# EXERCISE REQUIREMENTS
(A) In the blog post about the Ubuntu futex_wait bug, why did the author conclude that the hanging applications were in a deadlock?
(B) Write the next part of the blog post about the Ubuntu futex_wait bug, picking up after its last sentence.

# SOURCE DOCUMENT
◆ ◆ ◆ ◆ ◆

Thursday, May 28, 2009

Cure Of The Notorious Ubuntu futex_wait Bug

It all started two months back, when DC++ suddenly stopped working on my Ubuntu 8.10 - the Intrepid Ibex. Each time I tried running it, it would hang : the Interface Window would turn gray and not respond. I'd have to use the Force Quit application or kill the process from the System Monitor list of processes. I tried reinstalling DC++, but it didn't solve the purpose. Soon other programs caught the infection and started exhibiting the same strange behaviour : Firefox, Gnome-do, EOG, python, and gvfs-fuse-daemon would hang at different times without issuing any warning. One day I noticed - in the Waiting Channel tab of the System Monitor - that they had a common waiting channel, “futex_wait”. I looked at the futex man page and learnt that futexes ( or better Fast Userspace muTexes ) were semaphores or mutex locks provided by Ubuntu to allow threads to work concurrently. The implications were clear : these multi-threaded applications were waiting on a futex and the duration of the wait indicated a deadlock.

◆ ◆ ◆ ◆ ◆

# DATA SECTION
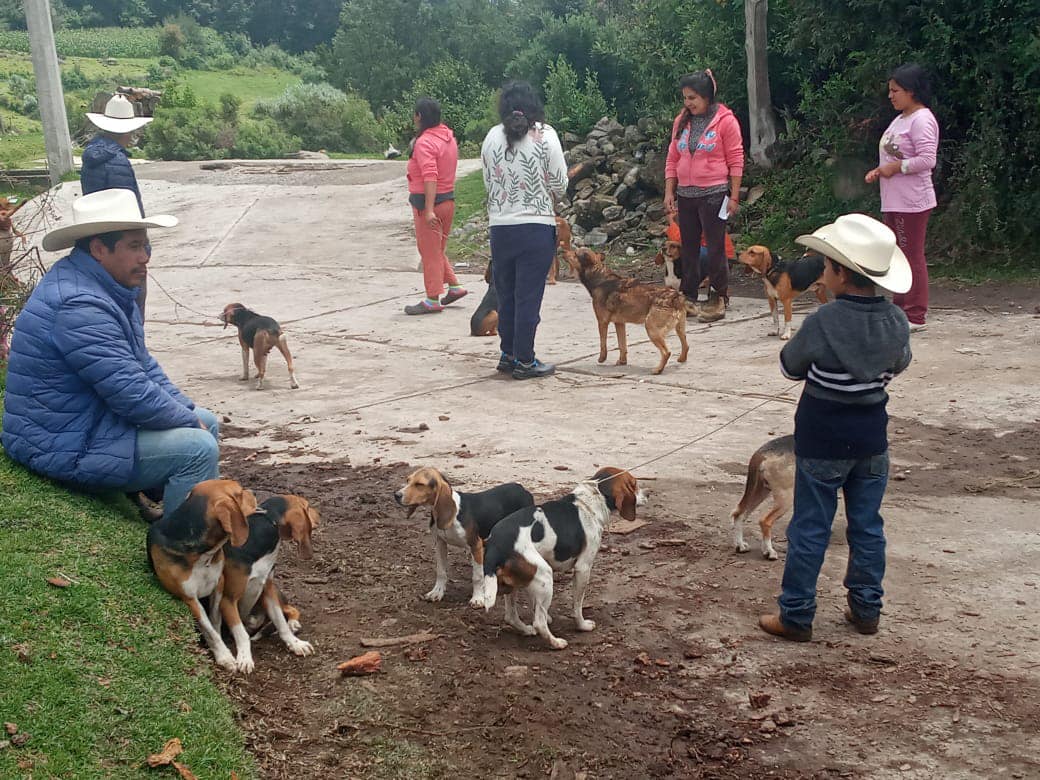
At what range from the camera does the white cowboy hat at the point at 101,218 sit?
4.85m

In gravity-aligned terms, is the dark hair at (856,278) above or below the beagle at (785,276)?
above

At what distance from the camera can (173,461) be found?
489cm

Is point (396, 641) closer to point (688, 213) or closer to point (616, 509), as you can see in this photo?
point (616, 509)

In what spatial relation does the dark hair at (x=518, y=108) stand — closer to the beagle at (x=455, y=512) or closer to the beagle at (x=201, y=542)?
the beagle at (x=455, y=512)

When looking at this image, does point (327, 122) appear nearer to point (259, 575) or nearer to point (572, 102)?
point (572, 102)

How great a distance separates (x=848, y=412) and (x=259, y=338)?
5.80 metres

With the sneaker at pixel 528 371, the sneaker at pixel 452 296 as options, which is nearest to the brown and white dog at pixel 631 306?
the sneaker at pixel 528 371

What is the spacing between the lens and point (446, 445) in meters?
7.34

◆ ◆ ◆ ◆ ◆

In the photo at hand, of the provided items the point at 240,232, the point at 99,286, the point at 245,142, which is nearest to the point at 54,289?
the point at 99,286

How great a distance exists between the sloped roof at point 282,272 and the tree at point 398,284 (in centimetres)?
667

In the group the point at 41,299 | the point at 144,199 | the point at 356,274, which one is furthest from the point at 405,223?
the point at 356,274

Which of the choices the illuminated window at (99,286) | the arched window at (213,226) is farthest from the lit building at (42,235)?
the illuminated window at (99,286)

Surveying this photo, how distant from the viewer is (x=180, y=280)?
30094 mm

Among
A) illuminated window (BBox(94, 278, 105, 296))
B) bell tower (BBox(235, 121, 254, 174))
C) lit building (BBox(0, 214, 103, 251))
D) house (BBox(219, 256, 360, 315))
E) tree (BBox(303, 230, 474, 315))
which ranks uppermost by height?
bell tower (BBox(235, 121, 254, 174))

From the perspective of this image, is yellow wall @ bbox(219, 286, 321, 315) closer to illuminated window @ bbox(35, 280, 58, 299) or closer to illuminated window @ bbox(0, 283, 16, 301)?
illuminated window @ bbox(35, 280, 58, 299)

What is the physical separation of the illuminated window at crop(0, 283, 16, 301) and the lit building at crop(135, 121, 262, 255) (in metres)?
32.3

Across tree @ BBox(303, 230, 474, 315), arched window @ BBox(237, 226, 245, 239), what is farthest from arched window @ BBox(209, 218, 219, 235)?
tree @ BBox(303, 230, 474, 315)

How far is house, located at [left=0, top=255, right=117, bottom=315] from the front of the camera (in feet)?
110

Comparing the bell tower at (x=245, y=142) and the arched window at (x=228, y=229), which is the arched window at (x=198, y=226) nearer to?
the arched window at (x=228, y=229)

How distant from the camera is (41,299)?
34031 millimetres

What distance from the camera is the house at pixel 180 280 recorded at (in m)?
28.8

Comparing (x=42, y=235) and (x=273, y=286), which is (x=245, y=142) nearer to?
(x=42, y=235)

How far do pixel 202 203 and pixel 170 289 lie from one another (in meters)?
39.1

◆ ◆ ◆ ◆ ◆

# ANSWERS TO THIS EXERCISE
(A) System Monitor showed that the hanging programs all had "futex_wait" as their waiting channel. Since these were multi-threaded applications waiting on a futex, the length of that wait pointed to a deadlock.

(B)
The book “Operating System Principles” by Silberschatz, Galvin and Gagne says that in most Operating Systems, the method of handling deadlocks is to ignore deadlocks altogether and pretend that they never occur in the system. Further, it says that both Windows and UNIX use this solution. I researched a bit on the Internet and found that indeed it was a bug in the latest Ubuntu 2.6.27-* Kernels and the Ubuntu community was working on it to make sure the newer kernels don't fall prey to this problem.

I had learnt to live with the shortcoming until today when luckily I found a workaround for the problem. It turns out that switching off the "Assistive Technologies” does the trick.

Go to System > Preferences > Assistive Technologies
uncheck the "Enable Assistive Technologies" options.

5 comments:

  1. Fantastic, eog just crashed on me. I turned off assistive technologies. And restarted. And did a check trying to open an image with eog. Still wouldn't work. Checked system monitor to find that eog was still on futex_wait. Killed eog and them attempted opening a picture. eog was back to life. Thanks for the tip!!

    ReplyDelete
  2. The problem still lives for Ubuntu 10.04 running kernel: 2.6.32-25-generic, x86-64.

    In addition to OOo Writer (soffice.bin) having this Waiting Channel state, gvfs-fuse-daemon also shows the same futex_wait_queue_me state in the Waiting Channel column of System Monitor.

    I was NOT able to use the "End Process" button from System Monitor to end the process...it would not work. I was able to kill the process with a -9 from a terminal window just fine as superuser.

    kill -9 1888 where 1888 was the process id of soffice.bin.

    than this caught my eye in a ps -ef

    a8reason 1435 1 0 08:24 ? 00:00:00 /usr/lib/gvfs//gvfs-fuse-daemon /home/a8reason/.gvfs

    note the double forward slash in the path //

    I killed process 1435 as well and will reboot my Linux PC. I have not applied the fix mentioned above yet.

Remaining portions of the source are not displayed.